Section 129 (C) of the Chhattisgarh Gram Panchayat Act, in keeping with the model of self-governance mandated by the Panchayats (Extension to Scheduled Areas) Act 1996 (PESA), that “the Gram Sabha shall have the power to safeguard and preserve the traditions and customs of the people, their cultural identity and community resources and customary mode of dispute resolution.” Instigated by the Bajrang Dal and VHP, this provision is being used to equate adivasi customs and culture with the Hindu religion and prohibit non-Hindu practices. Section 55 of the same Act has provisions to prevent land alienation in Scheduled Areas, stipulating that prior permission of the panchayat is needed to build new houses, change the design of houses and so on. This too is being misused to withhold permission for construction of churches, community bhawans and so on.
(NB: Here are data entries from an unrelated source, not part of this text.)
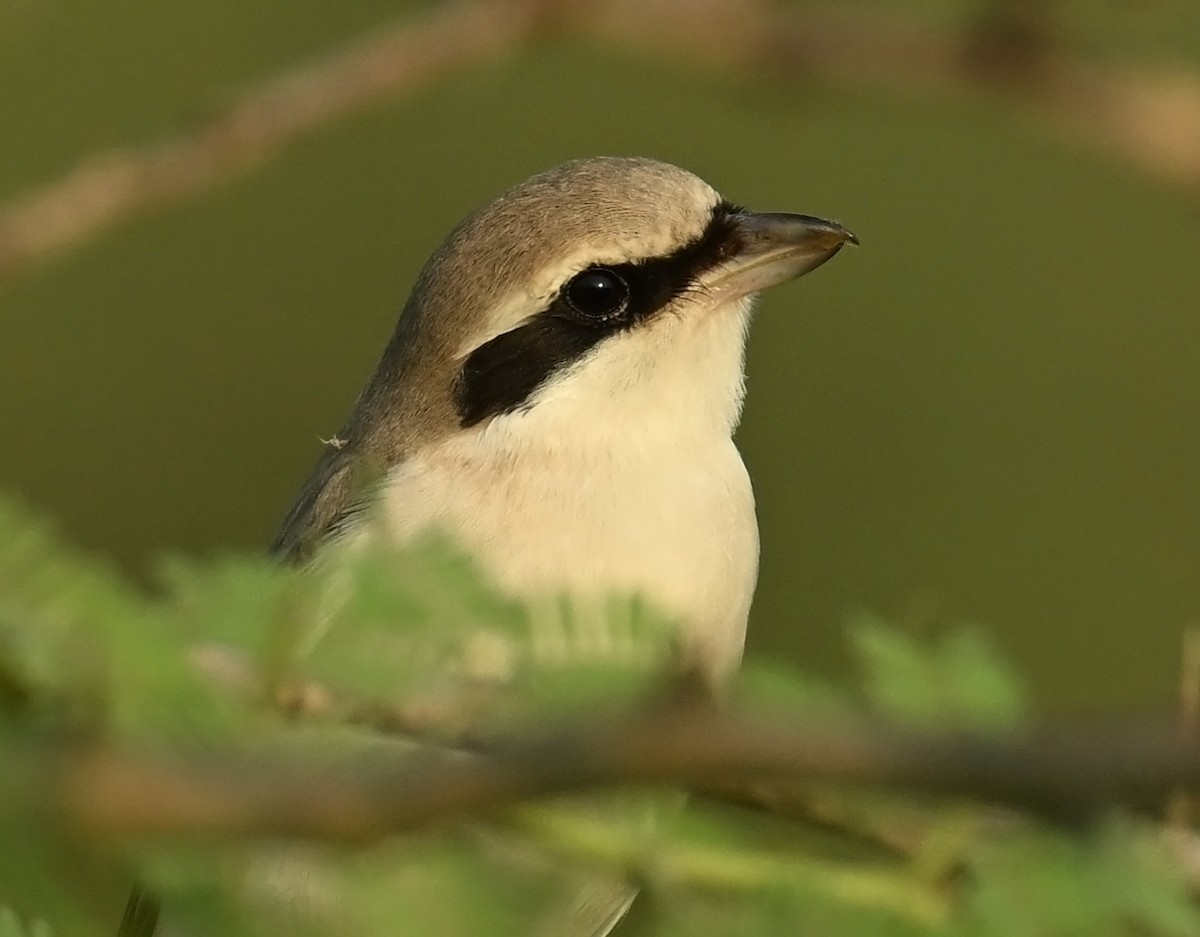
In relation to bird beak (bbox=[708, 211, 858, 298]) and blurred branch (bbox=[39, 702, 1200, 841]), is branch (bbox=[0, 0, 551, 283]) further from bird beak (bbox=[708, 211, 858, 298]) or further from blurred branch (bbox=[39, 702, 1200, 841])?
bird beak (bbox=[708, 211, 858, 298])

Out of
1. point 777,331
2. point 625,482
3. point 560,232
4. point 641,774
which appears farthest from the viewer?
point 777,331

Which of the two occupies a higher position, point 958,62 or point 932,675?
point 932,675

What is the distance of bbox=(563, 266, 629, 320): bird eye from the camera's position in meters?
2.69

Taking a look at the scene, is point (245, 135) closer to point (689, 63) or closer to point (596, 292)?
point (689, 63)

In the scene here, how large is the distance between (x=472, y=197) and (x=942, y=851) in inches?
223

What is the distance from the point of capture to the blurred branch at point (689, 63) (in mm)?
480

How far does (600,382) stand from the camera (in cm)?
267

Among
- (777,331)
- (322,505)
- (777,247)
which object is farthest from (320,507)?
(777,331)

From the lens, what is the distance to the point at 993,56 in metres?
0.51

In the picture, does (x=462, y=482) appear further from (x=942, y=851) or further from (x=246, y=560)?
(x=942, y=851)

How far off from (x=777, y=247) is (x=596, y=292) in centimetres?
28

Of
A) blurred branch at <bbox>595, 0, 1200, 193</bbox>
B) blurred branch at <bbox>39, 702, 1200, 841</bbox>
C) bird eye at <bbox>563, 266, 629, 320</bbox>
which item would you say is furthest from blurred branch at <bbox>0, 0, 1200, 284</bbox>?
bird eye at <bbox>563, 266, 629, 320</bbox>

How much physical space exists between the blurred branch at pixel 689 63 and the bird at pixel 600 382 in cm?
182

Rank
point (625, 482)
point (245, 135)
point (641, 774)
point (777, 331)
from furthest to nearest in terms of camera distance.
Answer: point (777, 331) < point (625, 482) < point (245, 135) < point (641, 774)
The Bilaspur High Court on 16th October 2015 struck down such interpretations, ordering that “the impugned resolution shall not come in (sic) exercise of fundamental right to preach and propagate of (sic) religion and their faith” (W.P.(C.)No.1759 of 2014 CG Christian Forum and others Vs. State of CG and others).

It is pertinent to quote, here, from the relevant Section (2.11.4) on the spirit of PESA in the Report of the Expert Group of the Planning Commission on ‘Development Challenges in Extremist Affected Areas’:

“Section 4 (a) of PESA mandates that State legislation on the Panchayats... ‘shall be in consonance with the customary law, social and religious practices and traditional management practices of community resources’. However, it is obvious that the Provisions of the Constitution and individual and community rights provided in other relevant laws of the Centre and states are relevant and their spirit and purpose should have primacy. Justice related issue of criminal, social and welfare spheres would be binding on traditional and customary bodies and also on GS (gram sabha) in SA (Scheduled Areas). Human rights and Constitutional values are sacrosanct and nothing that the traditional and customary bodies do or practice shall be against these rights and values.”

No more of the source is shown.